4. The food is so good! Japanese chefs are like artists.
Famous for having a delicate hand and a focus on utilizing the natural flavor of ingredients, Japanese chefs are praised around the world for their simplistic cooking style. Presentation is also a very important aspect of Japanese cuisine, adding an artistic flare to already delicious dishes.
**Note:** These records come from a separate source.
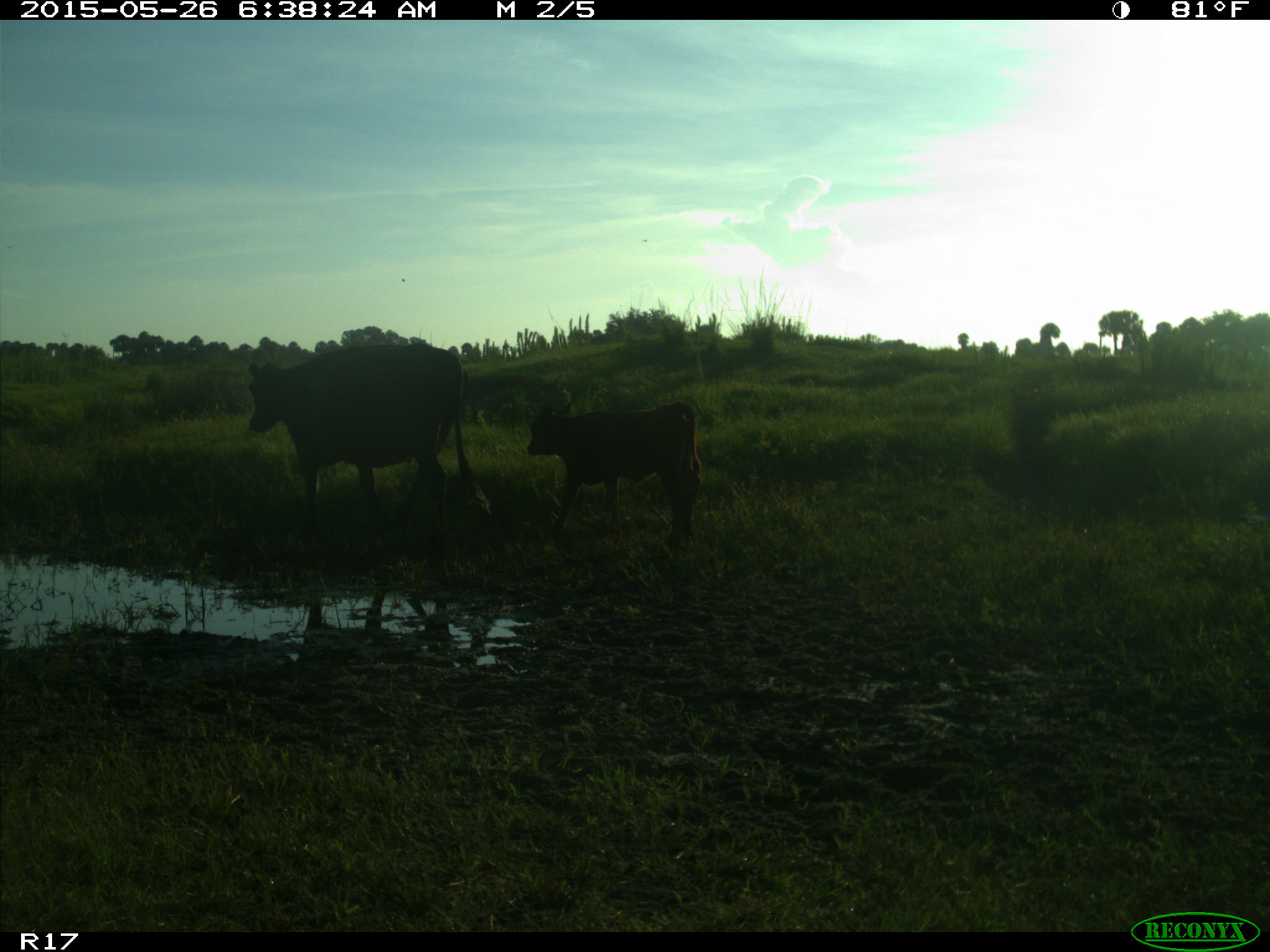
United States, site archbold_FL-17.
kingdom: Animalia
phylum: Chordata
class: Mammalia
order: Artiodactyla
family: Bovidae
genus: Bos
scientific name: Bos taurus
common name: domestic cow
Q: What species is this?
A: Bos taurus (domestic cow).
5. Japan has a strong moral value system
A man from Singapore commented that many people from his country are in pursuit of the 5 C’s (condominium, car, credit card, cash, and career). However, in Japan, many people live by a different value system: the 4 S’s (service, social, sustainable, share). From creating a plentiful life to fostering a prosperous society, the Japanese moral value system aims to create cohesive social order.
Whether you agree with Japan’s value system or not, it’s undeniable that Japan has achieved a surprisingly safe environment. This writer has personally lost a wallet containing the equivalent of US $1000 in Osaka, one of Japan’s largest cities with a population comparable to that of Chicago. Both the wallet and money were returned the next day. There are many stories of this kind. A woman leaves her purse on a train, purse rides train all day. A man loses his wallet, finds it warming the bench he left it on several hours earlier. These stories are more than old wives tales.
6. Edamame is delicious!
“It’s so simple, but it’s the perfect pairing with a beer. Awesome!” says everyone who’s ever had the pleasure of eating edamame during a night of drinking. Described simply as “boiled, salted soy beans,” the Japanese word, edamame, is well-known all over the world. Even Beyonce is rumored to be hooked on these little green beans.
7. Japanese are tactful when it comes to discussing money
Many people in Japan don’t flaunt their wealth and very few ask about other people’s income. It’s not that Japanese people are disgusted by wealth; it’s just not a high priority for many people.
8. Excellent personal hygiene, no littering
Many foreigners commented that they appreciated the cleanliness of Japanese people. Almost everyone displayed excellent personal hygiene and streets were litter-free.
9. People are very patient and show restraint even under the most stressful situations
During the Tohoku Earthquake that shook Japan in March 2011, images of displaced workers walking home in an orderly line were splashed across screens all over the world. Before and after pictures of gaping holes carved into asphalt by the shaking ground earned praise from abroad for Japan’s speedy repair work. Japan’s most recent earthquake is one of many examples cited by foreigners as a testament to Japan’s perseverance and restraint. In addition, most office workers must work overtime and ride a crowded train home every day. Although it’s uncomfortable, Japanese workers are never seen complaining about their unpleasant commute. “Their restraint is amazing! Are they aliens?” commented one expat.
There’s sure to be exceptions as Japan isn’t quite the utopic society that many envision, but there is still something very special going on in Japan. From edamame to surprisingly pleasant government workers, our readers have shown us that there are many reasons to love Japan.